Good move, but not yet better
The responsibility for funding university and university research has been taken away from the old DTI, and given to DIUS. Why such an important component of the economy was the responsibility of the trade department still remains a complete misnomer – however, that is academic (no pun intended) as it is about to change now, thanks to a new regime in the UK. A new department of energy, based on the US model, could be the next such step under this new mantra. The DTI could be considered to have been an old fashioned relic from the glory days of an old empire.

It will now be known as the Department of Business, Enterprise and Regulatory Reform (DBERR)

They should have gone one step further and introduced the word ‘de-regulation’ – which would have been much better than ‘regulatory reform’. If they’d done this, the new acronym, ‘D-BEDR’ (where ‘BEDR’ sounds like ‘better’) could have been like a new mission statement for the bureaucrats – with the goal being less regulation, less bureaucracy, less form filling and more listening and matching industry’s needs,. This would be instead of spending valuable public resource on issues like advising the public about firework safety and work-life balance, and instead focusing on market failures, dealing with insolvent companies and ineffectually trying to burst up monopolies and semi-monopolies, as well as look after energy needs and strategy.
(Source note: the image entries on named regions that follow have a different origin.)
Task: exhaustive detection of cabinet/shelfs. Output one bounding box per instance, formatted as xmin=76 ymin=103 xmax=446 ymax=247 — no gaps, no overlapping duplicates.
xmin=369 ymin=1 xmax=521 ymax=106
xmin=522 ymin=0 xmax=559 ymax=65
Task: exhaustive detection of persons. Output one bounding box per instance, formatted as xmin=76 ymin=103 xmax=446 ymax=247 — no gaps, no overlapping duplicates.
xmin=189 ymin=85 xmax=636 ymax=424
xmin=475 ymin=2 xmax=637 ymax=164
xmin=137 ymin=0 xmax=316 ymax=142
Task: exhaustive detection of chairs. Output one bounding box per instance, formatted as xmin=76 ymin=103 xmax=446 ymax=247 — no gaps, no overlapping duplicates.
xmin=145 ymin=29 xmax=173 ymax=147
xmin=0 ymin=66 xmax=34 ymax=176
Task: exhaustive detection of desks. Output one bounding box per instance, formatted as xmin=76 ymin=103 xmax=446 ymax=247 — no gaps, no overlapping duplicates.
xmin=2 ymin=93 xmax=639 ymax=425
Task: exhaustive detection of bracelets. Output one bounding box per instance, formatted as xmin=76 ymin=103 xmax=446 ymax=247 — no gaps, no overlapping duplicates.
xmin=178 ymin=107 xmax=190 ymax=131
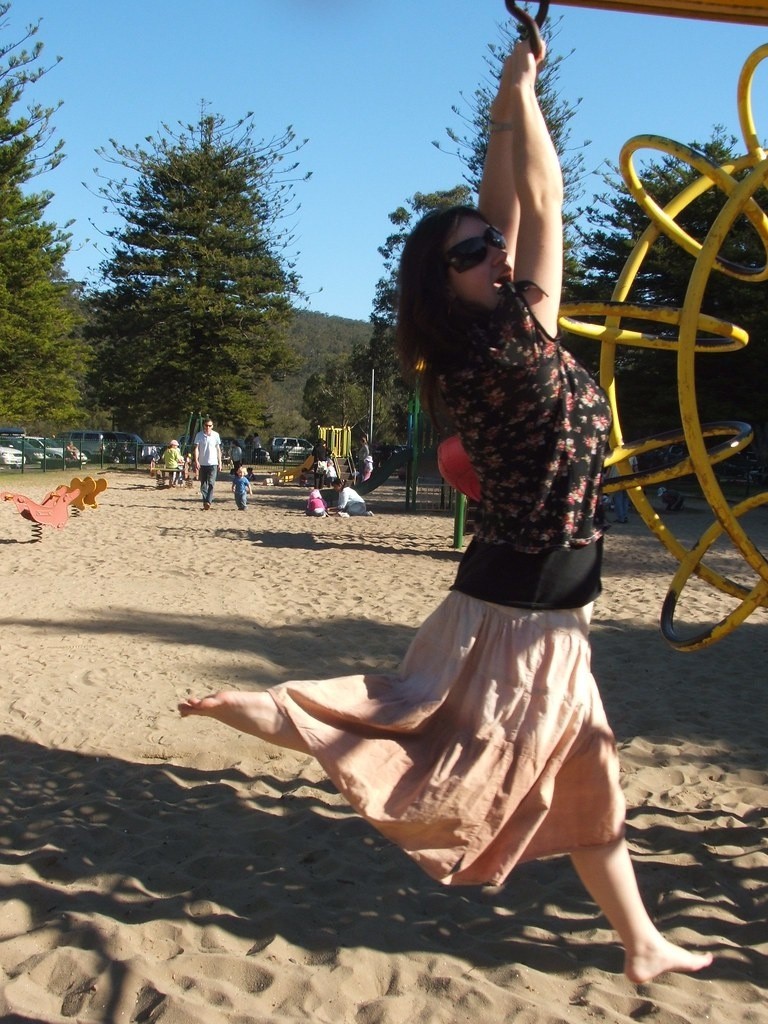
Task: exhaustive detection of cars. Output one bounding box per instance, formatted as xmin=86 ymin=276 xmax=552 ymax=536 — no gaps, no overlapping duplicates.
xmin=0 ymin=446 xmax=27 ymax=469
xmin=15 ymin=436 xmax=88 ymax=461
xmin=56 ymin=430 xmax=151 ymax=463
xmin=220 ymin=436 xmax=269 ymax=464
xmin=178 ymin=434 xmax=193 ymax=452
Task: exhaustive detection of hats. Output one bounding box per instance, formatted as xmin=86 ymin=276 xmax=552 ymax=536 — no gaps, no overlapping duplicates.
xmin=310 ymin=488 xmax=322 ymax=499
xmin=364 ymin=456 xmax=373 ymax=464
xmin=169 ymin=440 xmax=179 ymax=446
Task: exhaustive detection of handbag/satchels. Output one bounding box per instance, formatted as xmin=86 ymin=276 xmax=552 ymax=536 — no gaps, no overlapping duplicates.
xmin=316 ymin=460 xmax=327 ymax=475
DBERR: more than re-branding and a new logo
But apart from the wording and semantics, the new department of BERR is a brilliant move, as it finally tunes the UK into the new world reality, and impending competition from newly emerging markets. This is more than just a re-branding exercise with a new logo. It reflects the new mood and finally realisation that the world market dynamics and key players have changed dramatically over the last 20 years. The re-branding will fast forwarded the massive bureaucracy (that had an annual budget of £8 billion) to match the new reality of globalisation, and capture new ways of doing business in newly emerging markets.

DBERR brings together functions from the former Department of Trade and Industry, including responsibilities for enterprise, business relations, regional development (local RDAs?), fair markets and energy policy, with the Better Regulation Executive (BRE). It will also look after SMEs, which, in our opinion, should have been joined up with innovation, as they both go hand in hand. Although a lot of large companies spend a lot on R&D, it’s the army of small companies and start-ups that exploit new technologies and provide the innovation with its energy and drive.

Overseas trade promotion and encouraging inward investment (UK Trade & Investment-UKTI) will be a joint responsibility of the DBERR and the Foreign and Commonwealth Office.

The department will headed by John Hutton, the first Secretary of State for business, enterprise and regulatory reform. He will provide a strong voice for business and regulatory reform at Cabinet.

DBERR will provide support to the new Business Council for Britain. The council, made up of senior business leaders, will assist the government in putting in place the right strategy to promote the long-term health of the UK economy. All these good wishes will come to nothing if the new Business Council for Britain is hijacked by big companies with narrow interests. As a reminder, they should read Schumpeter’s ‘creative destructions theory’, which will remind them of how new players replace old players on a regular basis – et al Marconi, Plessey and Ferranti, with ARM, Vodafone, CSR and soon to be followed by more (see The Chilli Due Diligence series).

The new department will be responsible for creating the conditions for business success, developing deeper and more effective engagement with business, and with the ability to promote the competitiveness agenda across critical areas of government policy.

The new departments – DIUS and DBERR – will mean the old Department for Education and Skills and the DTI will be disbanded.

We very much look forward to renewed vigour and new programmes, to see how they will evolve and match the needs of the industry and enterprise; and most importantly how they will benefit tech entrepreneurs, investors, SMEs and start-ups. We hope that it will not just end up as another talking shop, a facet which many of The Chilli’s readers have become well accustomed to.